Saved data entries:
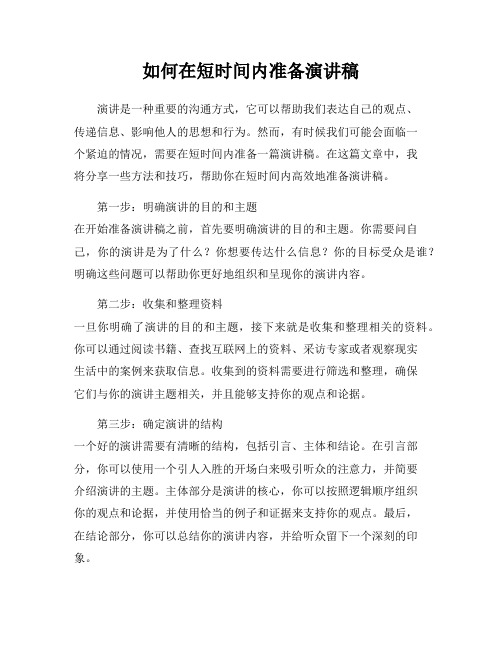 如何在短时间内准备演讲稿

演讲是一种重要的沟通方式，它可以帮助我们表达自己的观点、传递信息、影响他人的思想和行为。然而，有时候我们可能会面临一个紧迫的情况，需要在短时间内准备一篇演讲稿。在这篇文章中，我将分享一些方法和技巧，帮助你在短时间内高效地准备演讲稿。

第一步：明确演讲的目的和主题
在开始准备演讲稿之前，首先要明确演讲的目的和主题。你需要问自己，你的演讲是为了什么？你想要传达什么信息？你的目标受众是谁？明确这些问题可以帮助你更好地组织和呈现你的演讲内容。

第二步：收集和整理资料
一旦你明确了演讲的目的和主题，接下来就是收集和整理相关的资料。你可以通过阅读书籍、查找互联网上的资料、采访专家或者观察现实生活中的案例来获取信息。收集到的资料需要进行筛选和整理，确保它们与你的演讲主题相关，并且能够支持你的观点和论据。

第三步：确定演讲的结构
一个好的演讲需要有清晰的结构，包括引言、主体和结论。在引言部分，你可以使用一个引人入胜的开场白来吸引听众的注意力，并简要介绍演讲的主题。主体部分是演讲的核心，你可以按照逻辑顺序组织你的观点和论据，并使用恰当的例子和证据来支持你的观点。最后，在结论部分，你可以总结你的演讲内容，并给听众留下一个深刻的印象。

• Work instructions: Your answer should be a precise transcript of the entries, minus the pictures.

• Answer section:
 如何在短时间内准备演讲稿

演讲是一种重要的沟通方式，它可以帮助我们表达自己的观点、传递信息、影响他人的思想和行为。然而，有时候我们可能会面临一个紧迫的情况，需要在短时间内准备一篇演讲稿。在这篇文章中，我将分享一些方法和技巧，帮助你在短时间内高效地准备演讲稿。

第一步：明确演讲的目的和主题
在开始准备演讲稿之前，首先要明确演讲的目的和主题。你需要问自己，你的演讲是为了什么？你想要传达什么信息？你的目标受众是谁？明确这些问题可以帮助你更好地组织和呈现你的演讲内容。

第二步：收集和整理资料
一旦你明确了演讲的目的和主题，接下来就是收集和整理相关的资料。你可以通过阅读书籍、查找互联网上的资料、采访专家或者观察现实生活中的案例来获取信息。收集到的资料需要进行筛选和整理，确保它们与你的演讲主题相关，并且能够支持你的观点和论据。

第三步：确定演讲的结构
一个好的演讲需要有清晰的结构，包括引言、主体和结论。在引言部分，你可以使用一个引人入胜的开场白来吸引听众的注意力，并简要介绍演讲的主题。主体部分是演讲的核心，你可以按照逻辑顺序组织你的观点和论据，并使用恰当的例子和证据来支持你的观点。最后，在结论部分，你可以总结你的演讲内容，并给听众留下一个深刻的印象。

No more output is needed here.